=== Required action ===
Nothing but a number should be given: how many lines in the listing contain the word "category".

=== Records for the exercise ===
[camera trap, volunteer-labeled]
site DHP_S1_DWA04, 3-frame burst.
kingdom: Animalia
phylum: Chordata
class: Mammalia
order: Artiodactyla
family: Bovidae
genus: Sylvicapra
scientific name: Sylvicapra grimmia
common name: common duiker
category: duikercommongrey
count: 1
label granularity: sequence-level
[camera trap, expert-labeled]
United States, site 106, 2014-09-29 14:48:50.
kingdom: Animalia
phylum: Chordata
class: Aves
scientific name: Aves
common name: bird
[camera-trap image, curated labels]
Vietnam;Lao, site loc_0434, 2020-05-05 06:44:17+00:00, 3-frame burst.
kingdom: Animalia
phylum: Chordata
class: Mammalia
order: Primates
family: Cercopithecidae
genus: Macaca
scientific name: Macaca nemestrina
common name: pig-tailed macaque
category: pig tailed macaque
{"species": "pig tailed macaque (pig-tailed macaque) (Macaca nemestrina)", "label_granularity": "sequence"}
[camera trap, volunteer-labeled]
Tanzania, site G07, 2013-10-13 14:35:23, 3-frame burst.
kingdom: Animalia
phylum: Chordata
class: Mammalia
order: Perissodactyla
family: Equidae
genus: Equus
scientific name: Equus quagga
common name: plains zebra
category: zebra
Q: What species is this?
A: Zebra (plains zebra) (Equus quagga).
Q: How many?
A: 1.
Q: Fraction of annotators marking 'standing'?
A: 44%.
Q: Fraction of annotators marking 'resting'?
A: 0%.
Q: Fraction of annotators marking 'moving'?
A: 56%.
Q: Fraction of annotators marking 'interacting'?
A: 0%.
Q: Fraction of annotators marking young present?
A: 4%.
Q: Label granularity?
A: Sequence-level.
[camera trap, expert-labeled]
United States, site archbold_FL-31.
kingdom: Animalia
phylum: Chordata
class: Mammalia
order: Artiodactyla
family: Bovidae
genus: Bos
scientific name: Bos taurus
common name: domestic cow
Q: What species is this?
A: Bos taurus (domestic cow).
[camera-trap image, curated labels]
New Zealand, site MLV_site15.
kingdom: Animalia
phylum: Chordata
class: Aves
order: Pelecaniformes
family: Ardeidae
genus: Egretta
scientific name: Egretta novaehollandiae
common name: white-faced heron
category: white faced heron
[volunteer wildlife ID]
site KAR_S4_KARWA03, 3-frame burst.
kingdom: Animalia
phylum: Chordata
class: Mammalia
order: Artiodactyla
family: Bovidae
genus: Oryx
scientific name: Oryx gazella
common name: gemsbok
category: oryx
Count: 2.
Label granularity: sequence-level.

=== Exercise output ===
5